*** Opening Text passage ***
And finally, given plaintiff's failure to respond to the court's order to show cause, the undersigned sees no utility in considering or imposing lesser sanctions. Thus, taken together, these factors support dismissal for failure to prosecute. It is true that "district courts should be especially hesitant to dismiss for procedural deficiencies where, as here, the failure is by a pro se litigant." White v. Bouchard, 2008 WL 2216281, at *5 (E.D. Mich. May 27, 2008) (quoting Lucas v. Miles, 84 F.3d 532, 535 (2d Cir. 1996)). However, "dismissal is appropriate when a pro se litigant has engaged in a clear pattern of delay." Jourdan v. Jabe, 951 F.2d 108, 110 (6th Cir. 1991). Indeed, a sua sponte dismissal may be justified by a plaintiff's "apparent abandonment of [a] case." White, 2008 WL 2216281, at *5 (citing Washington v. Walker, 734 F.2d 1237, 1240 (7th Cir. 1984)); see also Labreck 2013 WL 511031, at *2; McMillian v. Captain D's, 2007 WL 2436668, at *2 (D.S.C. 2007) (dismissing motion to dismiss and to compel arbitration because of plaintiff's failure to respond despite being advised of the applicable procedures and possible consequences for failure to respond adequately).

The undersigned concludes that, for the reasons discussed above, plaintiff has effectively abandoned his case by failing to file a response to the motion to dismiss or for summary judgment as ordered, for failing to provide a current address to the Court, and for failing to comply with the show cause order of the Court. Under these circumstances, dismissal with prejudice is appropriate.

III. RECOMMENDATION

For the reasons set forth above, the undersigned RECOMMENDS that plaintiff's complaint be DISMISSED with prejudice under Federal Rule of Civil Procedure 41(b), and that defendants' motion to dismiss or for summary judgment be TERMINATED as moot.

The parties to this action may object to and seek review of this Report and Recommendation but are required to file any objections within 14 days of service, as provided for in Federal Rule of Civil Procedure 72(b)(2) and Local Rule 72.1(d). Failure to file specific objections constitutes a waiver of any further right of appeal. Thomas v. Arn, 474 U.S. 140 (1985); Howard v. Sec'y of Health and Human Servs., 932 F.2d 505 (6th Cir. 1981). Filing objections that raise some issues but fail to raise others with specificity will not preserve all the objections a party might have to this Report and Recommendation. Willis v. Sec'y of Health and Human Servs., 931 F.2d 390, 401 (6th Cir. 1991); Smith v. Detroit Fed'n of Teachers Local 231, 829 F.2d 1370, 1373 (6th Cir. 1987). Pursuant to Local Rule 72.1(d)(2), any objections must be served on this Magistrate Judge.
*** Closing Text passage ***
Aim of the task: Write the next part of the court's report recommending dismissal for failure to prosecute, starting after its final sentence.
*** Opening Listed records ***
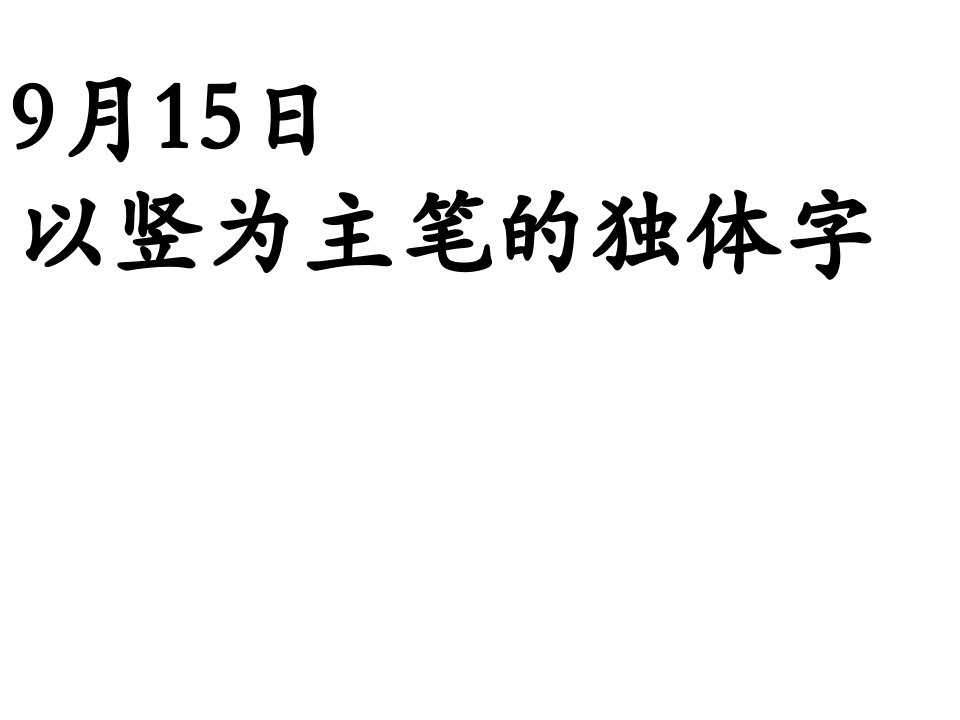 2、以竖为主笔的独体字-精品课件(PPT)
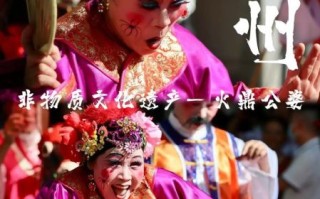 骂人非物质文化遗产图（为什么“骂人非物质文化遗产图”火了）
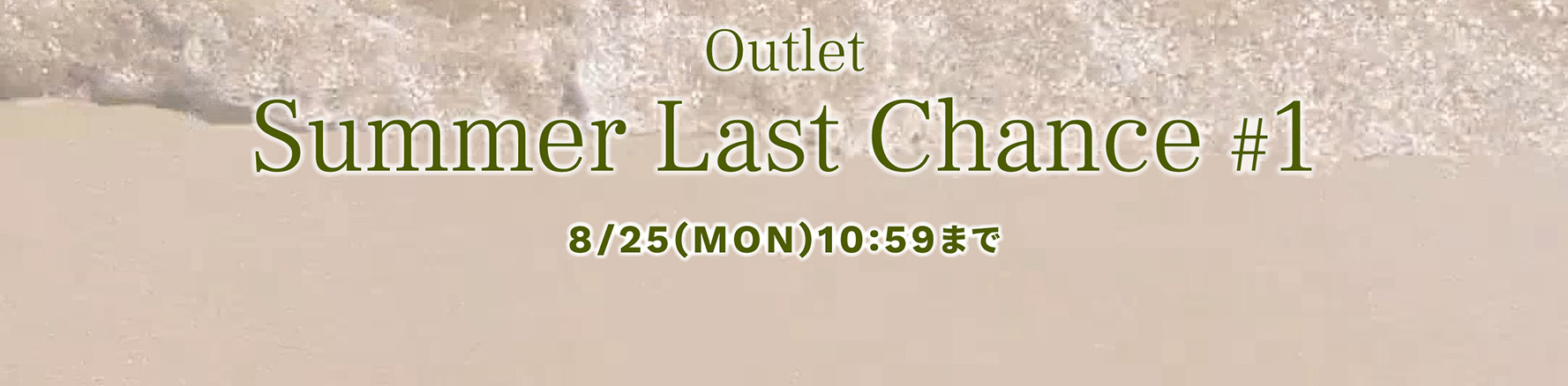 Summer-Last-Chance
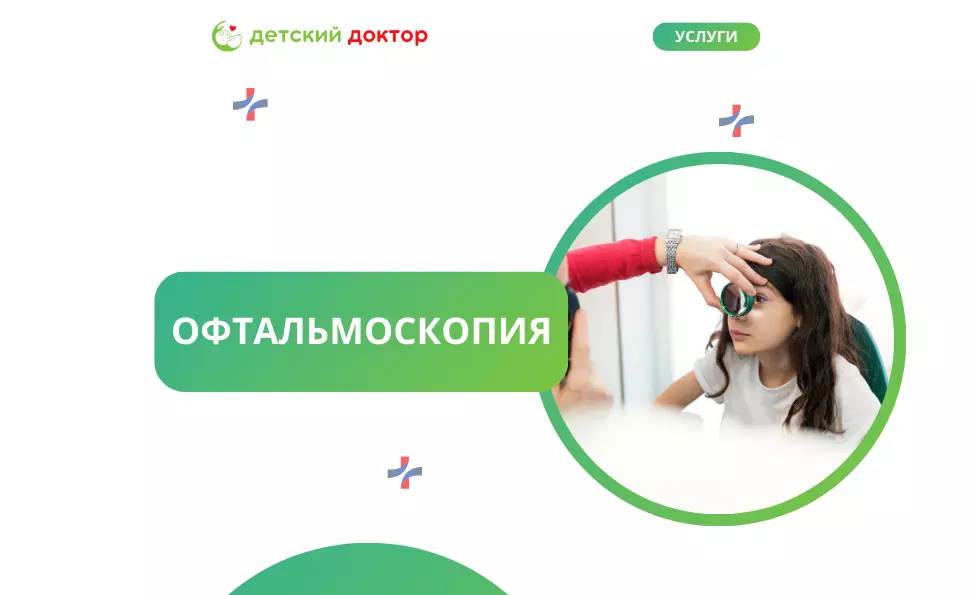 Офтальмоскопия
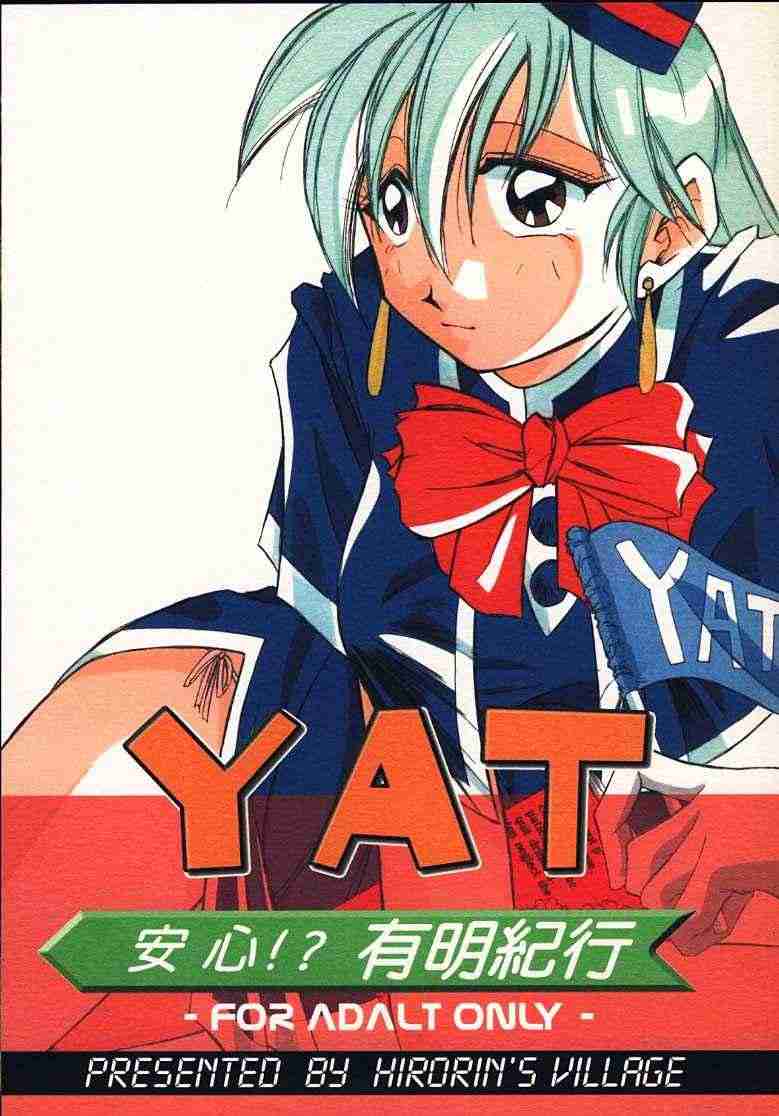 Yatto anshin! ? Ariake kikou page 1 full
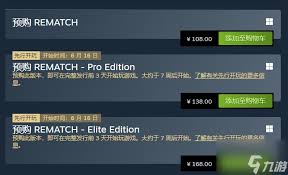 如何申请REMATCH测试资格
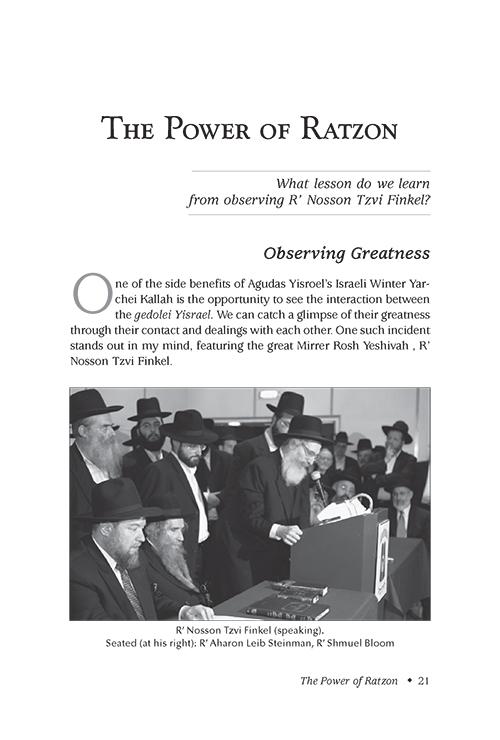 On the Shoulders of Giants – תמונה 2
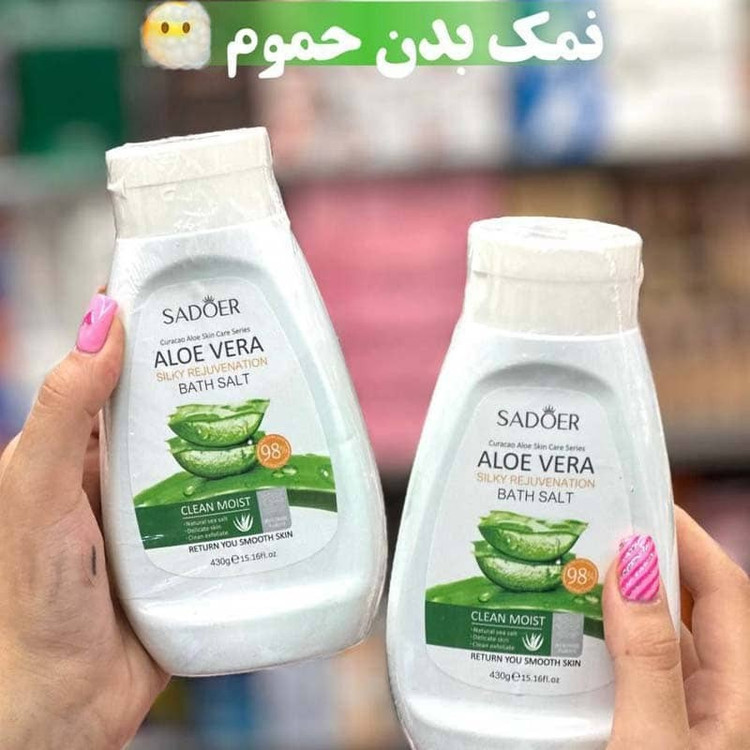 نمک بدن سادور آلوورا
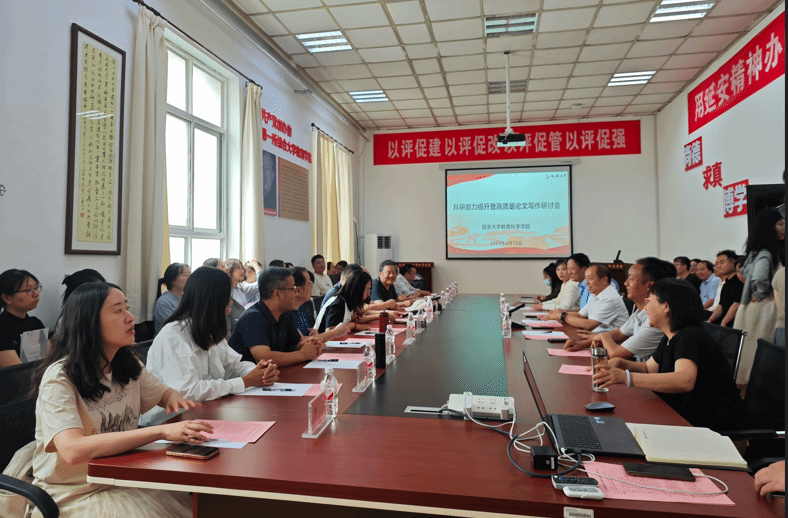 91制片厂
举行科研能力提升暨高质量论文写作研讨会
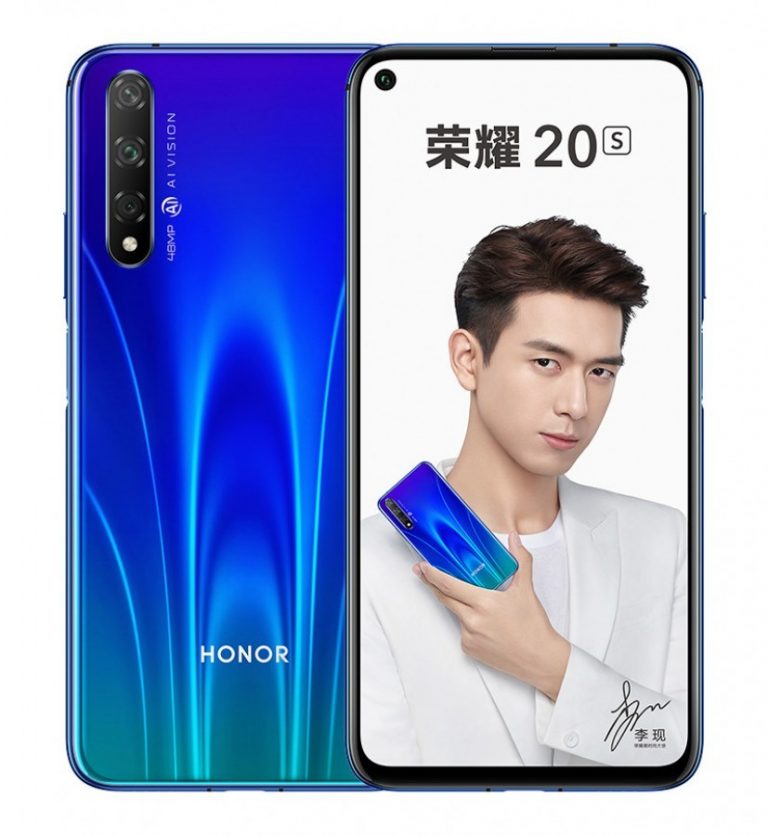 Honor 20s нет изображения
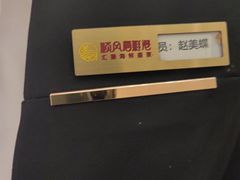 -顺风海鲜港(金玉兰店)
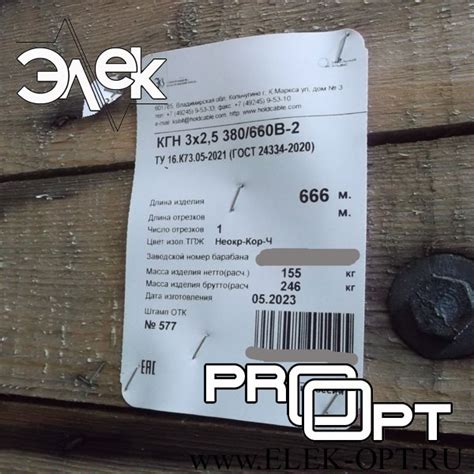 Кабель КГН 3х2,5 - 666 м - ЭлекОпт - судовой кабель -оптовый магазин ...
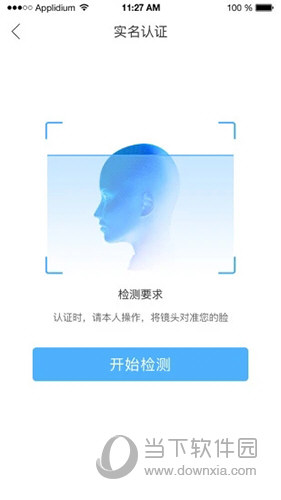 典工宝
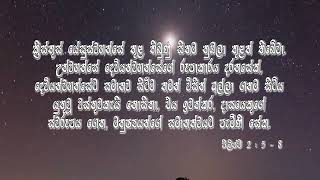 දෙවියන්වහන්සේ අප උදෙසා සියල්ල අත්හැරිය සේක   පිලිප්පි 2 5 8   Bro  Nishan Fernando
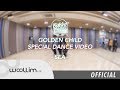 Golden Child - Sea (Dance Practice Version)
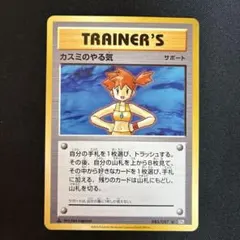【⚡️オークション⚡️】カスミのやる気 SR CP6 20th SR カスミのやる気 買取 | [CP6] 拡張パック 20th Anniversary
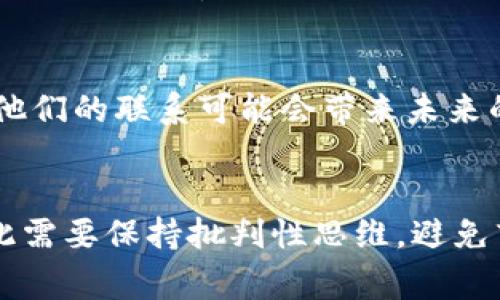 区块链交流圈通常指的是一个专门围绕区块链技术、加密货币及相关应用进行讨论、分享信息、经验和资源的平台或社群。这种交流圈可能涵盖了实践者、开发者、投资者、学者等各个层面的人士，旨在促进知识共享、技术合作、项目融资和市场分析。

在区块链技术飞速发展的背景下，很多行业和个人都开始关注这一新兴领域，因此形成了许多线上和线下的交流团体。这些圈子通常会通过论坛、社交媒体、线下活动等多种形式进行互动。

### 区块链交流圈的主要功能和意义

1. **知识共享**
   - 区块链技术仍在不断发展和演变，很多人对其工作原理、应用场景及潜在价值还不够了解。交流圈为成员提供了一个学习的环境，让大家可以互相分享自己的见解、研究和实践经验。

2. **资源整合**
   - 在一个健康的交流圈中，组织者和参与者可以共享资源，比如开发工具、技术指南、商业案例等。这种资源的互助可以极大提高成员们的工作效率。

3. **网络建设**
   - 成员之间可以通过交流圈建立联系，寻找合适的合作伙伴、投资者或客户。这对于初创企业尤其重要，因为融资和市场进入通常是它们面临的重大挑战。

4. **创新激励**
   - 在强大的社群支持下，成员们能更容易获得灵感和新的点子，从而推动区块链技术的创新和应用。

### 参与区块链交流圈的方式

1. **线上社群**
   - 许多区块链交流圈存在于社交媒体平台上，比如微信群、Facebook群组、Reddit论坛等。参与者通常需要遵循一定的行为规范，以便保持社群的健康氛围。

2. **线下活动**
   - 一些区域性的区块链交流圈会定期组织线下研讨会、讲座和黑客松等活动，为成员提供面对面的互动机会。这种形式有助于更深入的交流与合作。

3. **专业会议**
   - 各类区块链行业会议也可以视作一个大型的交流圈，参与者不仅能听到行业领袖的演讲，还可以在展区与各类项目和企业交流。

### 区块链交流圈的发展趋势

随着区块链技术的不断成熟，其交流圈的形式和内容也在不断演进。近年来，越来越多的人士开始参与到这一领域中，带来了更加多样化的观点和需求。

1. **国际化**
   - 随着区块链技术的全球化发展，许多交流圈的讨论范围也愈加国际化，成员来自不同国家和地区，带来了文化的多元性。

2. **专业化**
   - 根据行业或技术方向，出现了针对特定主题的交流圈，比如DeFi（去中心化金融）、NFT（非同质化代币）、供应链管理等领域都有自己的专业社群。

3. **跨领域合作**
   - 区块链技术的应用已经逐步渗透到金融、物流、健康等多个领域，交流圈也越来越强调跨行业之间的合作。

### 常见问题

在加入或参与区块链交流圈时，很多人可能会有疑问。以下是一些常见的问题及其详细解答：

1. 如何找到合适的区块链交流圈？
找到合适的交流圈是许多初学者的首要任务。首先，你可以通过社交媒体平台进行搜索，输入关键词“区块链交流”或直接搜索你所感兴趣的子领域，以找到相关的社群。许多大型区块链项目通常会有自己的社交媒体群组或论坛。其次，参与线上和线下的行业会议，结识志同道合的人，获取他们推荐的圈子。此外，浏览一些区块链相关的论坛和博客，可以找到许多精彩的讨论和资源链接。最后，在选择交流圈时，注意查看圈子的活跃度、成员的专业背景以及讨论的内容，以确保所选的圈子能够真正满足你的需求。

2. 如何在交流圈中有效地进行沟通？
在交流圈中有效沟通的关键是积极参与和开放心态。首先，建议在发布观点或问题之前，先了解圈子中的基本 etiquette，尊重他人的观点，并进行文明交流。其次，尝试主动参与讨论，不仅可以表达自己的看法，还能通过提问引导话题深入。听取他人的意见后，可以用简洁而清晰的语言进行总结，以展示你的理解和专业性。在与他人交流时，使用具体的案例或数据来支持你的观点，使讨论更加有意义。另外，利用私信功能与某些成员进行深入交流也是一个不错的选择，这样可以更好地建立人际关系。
*** Closing Listed records ***
Reply:
Any objections must be labeled as "Objection No. 1," "Objection No. 2," etc. Any objection must recite precisely the provision of this Report and Recommendation to which it pertains. Not later than 14 days after service of an objection, the opposing party may file a concise response proportionate to the objections in length and complexity. Fed.R.Civ.P. 72(b)(2), Local Rule 72.1(d). The response must specifically address each issue raised in the objections, in the same order, and labeled as "Response to Objection No. 1," "Response to Objection No. 2," etc. If the Court determines that any objections are without merit, it may rule without awaiting the response. Date: March 2, 2020

s/Michael J. Hluchaniuk

Michael J. Hluchaniuk

United States Magistrate Judge

CERTIFICATE OF SERVICE

I certify that on March 2, 2020, I electronically filed the foregoing paper with the Clerk of the Court using the ECF system, which will send electronic notification to all counsel of record, and I certify that I have mailed by United States Postal Service the foregoing pleading to the following non-ECF participant, at the following address: Tavaris Williams #144245, Saginaw County Jail, 208 S. Harrison St., Saginaw, MI 48602.

s/Durene Worth

Case Manager

(810) 341-7881

durene_worth@mied.uscourts.gov


Summaries of

Williams v. Saginaw Cnty. Jail

UNITED STATES DISTRICT COURT EASTERN DISTRICT OF MICHIGAN SOUTHERN DIVISION
Mar 2, 2020
Case No. 19-10049 (E.D. Mich. Mar. 2, 2020)
Case details for

Williams v. Saginaw Cnty. Jail

Case Details

Full title:TAVARIS WILLIAMS, Plaintiff, v. SAGINAW COUNTY JAIL, et al., Defendants.

Court:UNITED STATES DISTRICT COURT EASTERN DISTRICT OF MICHIGAN SOUTHERN DIVISION

Date published: Mar 2, 2020

Citations

Case No. 19-10049 (E.D. Mich. Mar. 2, 2020)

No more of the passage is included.